Task to complete -> Pick out all lines of the entries that include the word "site" and copy them.

Given records ->
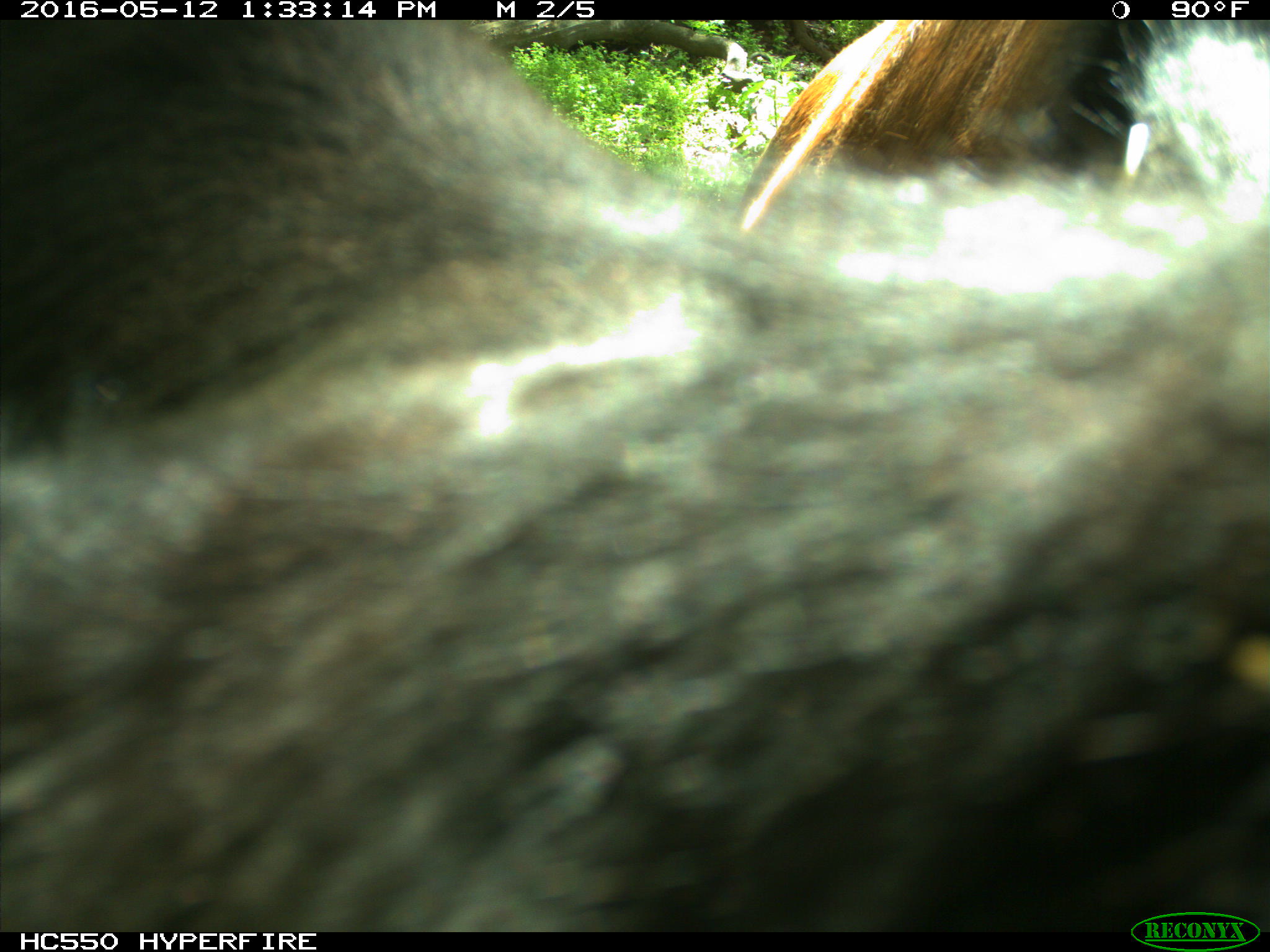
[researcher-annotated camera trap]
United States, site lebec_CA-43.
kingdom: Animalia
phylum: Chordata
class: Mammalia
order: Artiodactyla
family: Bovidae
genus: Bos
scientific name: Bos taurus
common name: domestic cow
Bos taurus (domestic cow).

...

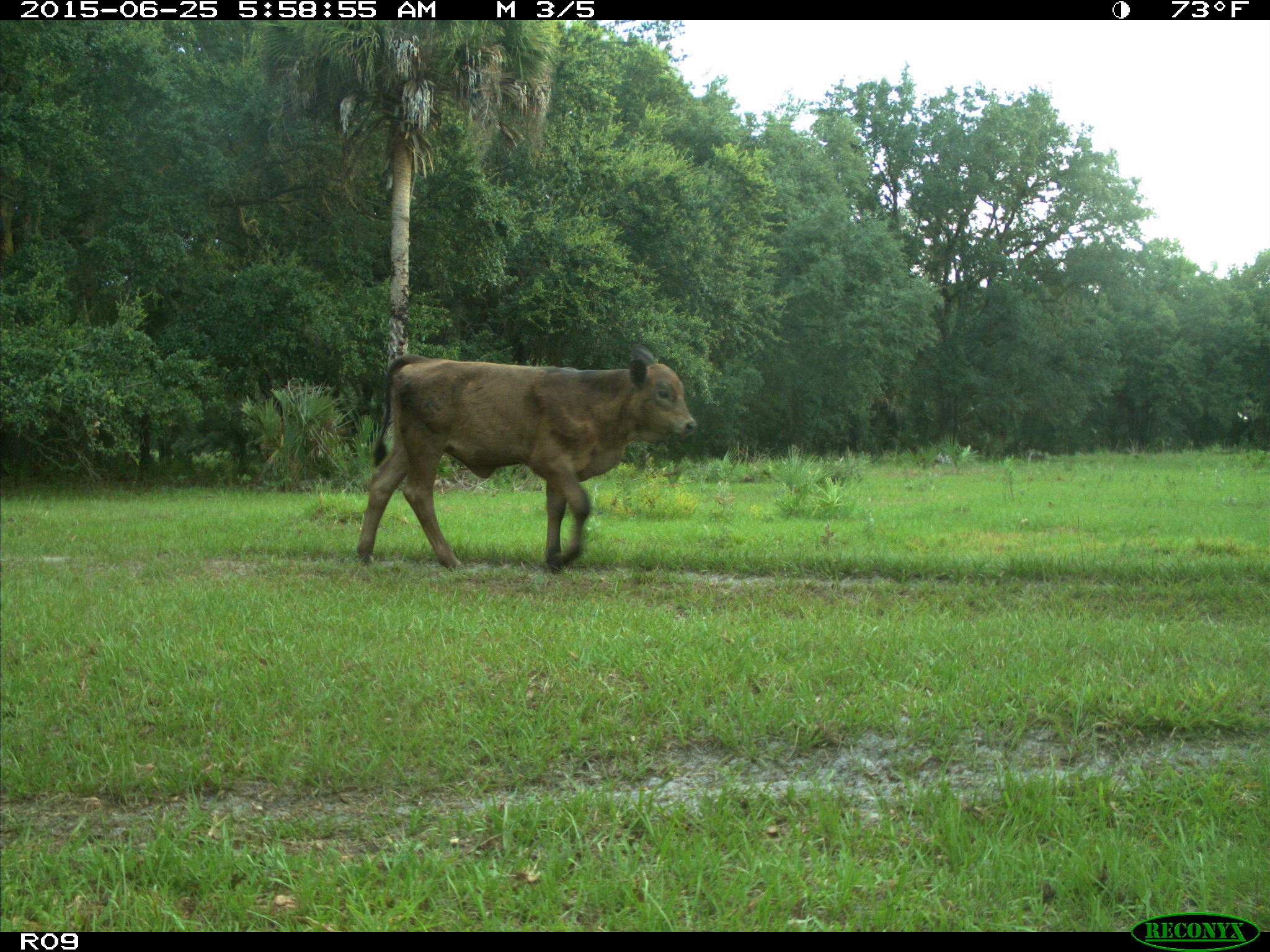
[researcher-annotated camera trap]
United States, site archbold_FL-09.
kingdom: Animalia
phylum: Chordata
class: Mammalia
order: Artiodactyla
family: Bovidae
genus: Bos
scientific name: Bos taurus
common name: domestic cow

Response below ->
United States, site lebec_CA-43.
United States, site archbold_FL-09.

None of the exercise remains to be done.